Duehay, who is coordinating the relief fund-raising effort, said after the meeting that he was trying to get city schools and businesses to donate money and medical supplies.
The drastic situation in Armenia forces Cambridge into activities not typical of sister city relations, Duehay said. For example, he said, next Tuesday the city will sponsor a six-hour telethon on cable television to raise money for medical supplies.
"The notion of a sister city is to develop educational and cultural kinds of exchanges," he said. "But when a disaster like this happens, we've got to adopt a new mode for this type of relationship."
Duehay also praised Harvard's Office of Government and Community Affairs, which yesterday donated $1000 to the relief fund, Duehay said. But he said that Harvard's upcoming vacation would probably bring a halt to Harvard's involvement for several weeks.
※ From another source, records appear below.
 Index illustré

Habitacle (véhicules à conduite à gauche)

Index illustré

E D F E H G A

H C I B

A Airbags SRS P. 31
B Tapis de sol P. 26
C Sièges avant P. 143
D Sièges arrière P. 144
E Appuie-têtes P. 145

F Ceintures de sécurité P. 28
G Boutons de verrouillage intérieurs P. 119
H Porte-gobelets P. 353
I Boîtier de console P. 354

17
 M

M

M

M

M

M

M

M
The Council's two other resolutions on Armenia urged the Soviet government to halt the reportedly widespread violence towards Armenians.
The first of the measures, sponsored by Councillors Sheila T. Russell and William H. Walsh, cited several attacks on Armenians in the neighboring republic of Azerbaijan, and noted that at least three Armenians had been killed in Yerevan itself.
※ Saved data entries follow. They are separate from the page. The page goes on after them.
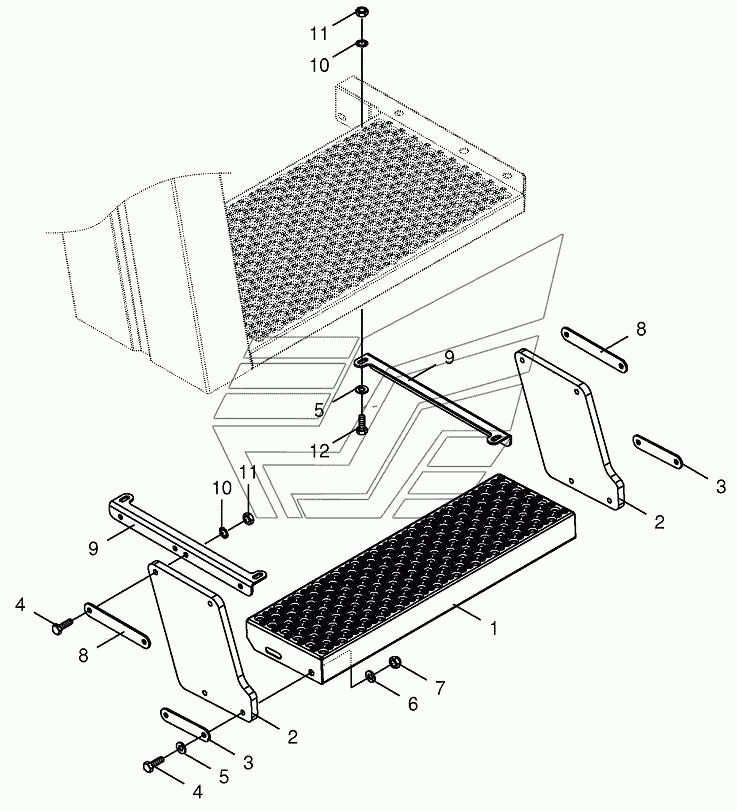 11
10
8
9
5
12
3
2
10
11
9
4
8
1
7
6
2
3
5
4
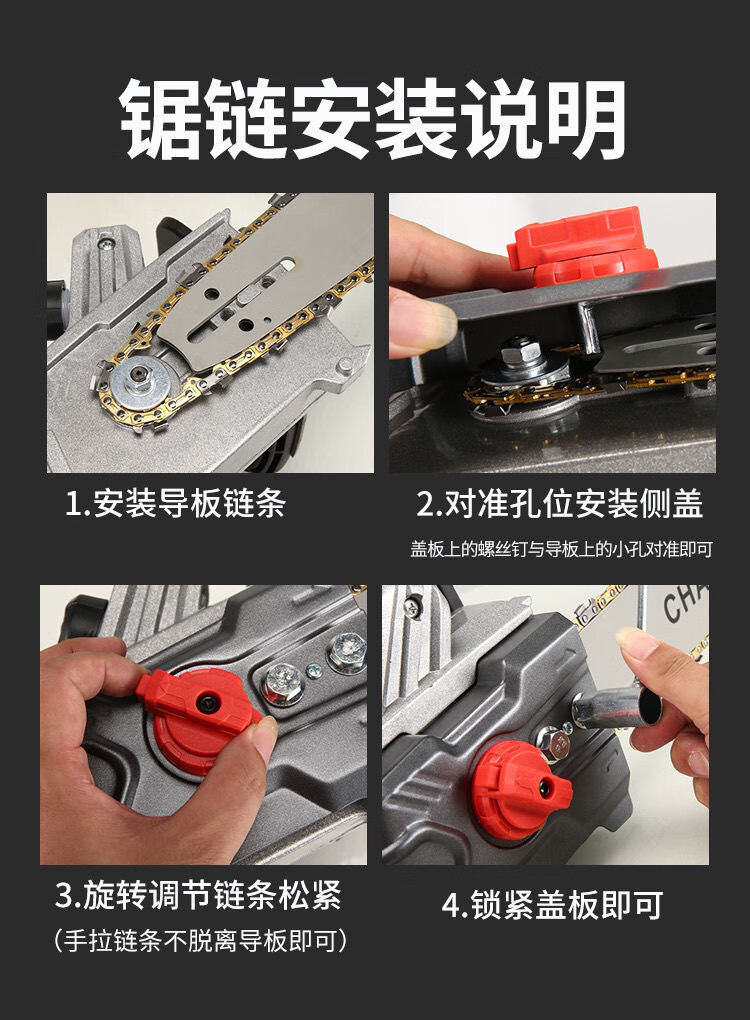 锯链安装说明

1.安装导板链条

2.对准孔位安装侧盖

盖板上的螺丝钉与导板上的小孔对准即可

CHA

3.旋转调节链条松紧

（手拉链条不脱离导板即可）

4.锁紧盖板即可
"Through carefully crafted plans of plunder, arson, deportation and personal assault, the Azerbaijani government officials are raping the republic; this, if not with the tacit approval, at least with the tranquil acceptance, of Soviet leadership and Soviet troops," the order read.
The order also called on Soviet General Secretary Mikhail S. Gorbachev to "take quick and appropriate steps to stop the tide of violence against the Armenians," and asked that a copy of the order be transmitted to Gorbachev.
A second, more strongly worded order, sponsored by Mayor Alfred E. Vellucci and Councillors Francis H. Duehay '55 and Alice K. Wolf also decried the violence and called on the United Nations to send a team of impartial observers to the Soviet Armenian and Azerbaijani Republics.
Volunteer Virginia Guveyan said she collected $274 in pledges for the Cambridge-Yerevan Sister City Association Armenian Relief fund by answering a city-sponsored hotline yesterday afternoon. She said commitments ranged between $10 and $100.
Guveyan said city administrators asked her to answer the line for three weeks, adding that she planned to solicit contributions as well. Yesterday she sat at a table in the City Hall lobby that she said several people mistook for an information desk, but she said posters and signs are on the way to make her station more permanent.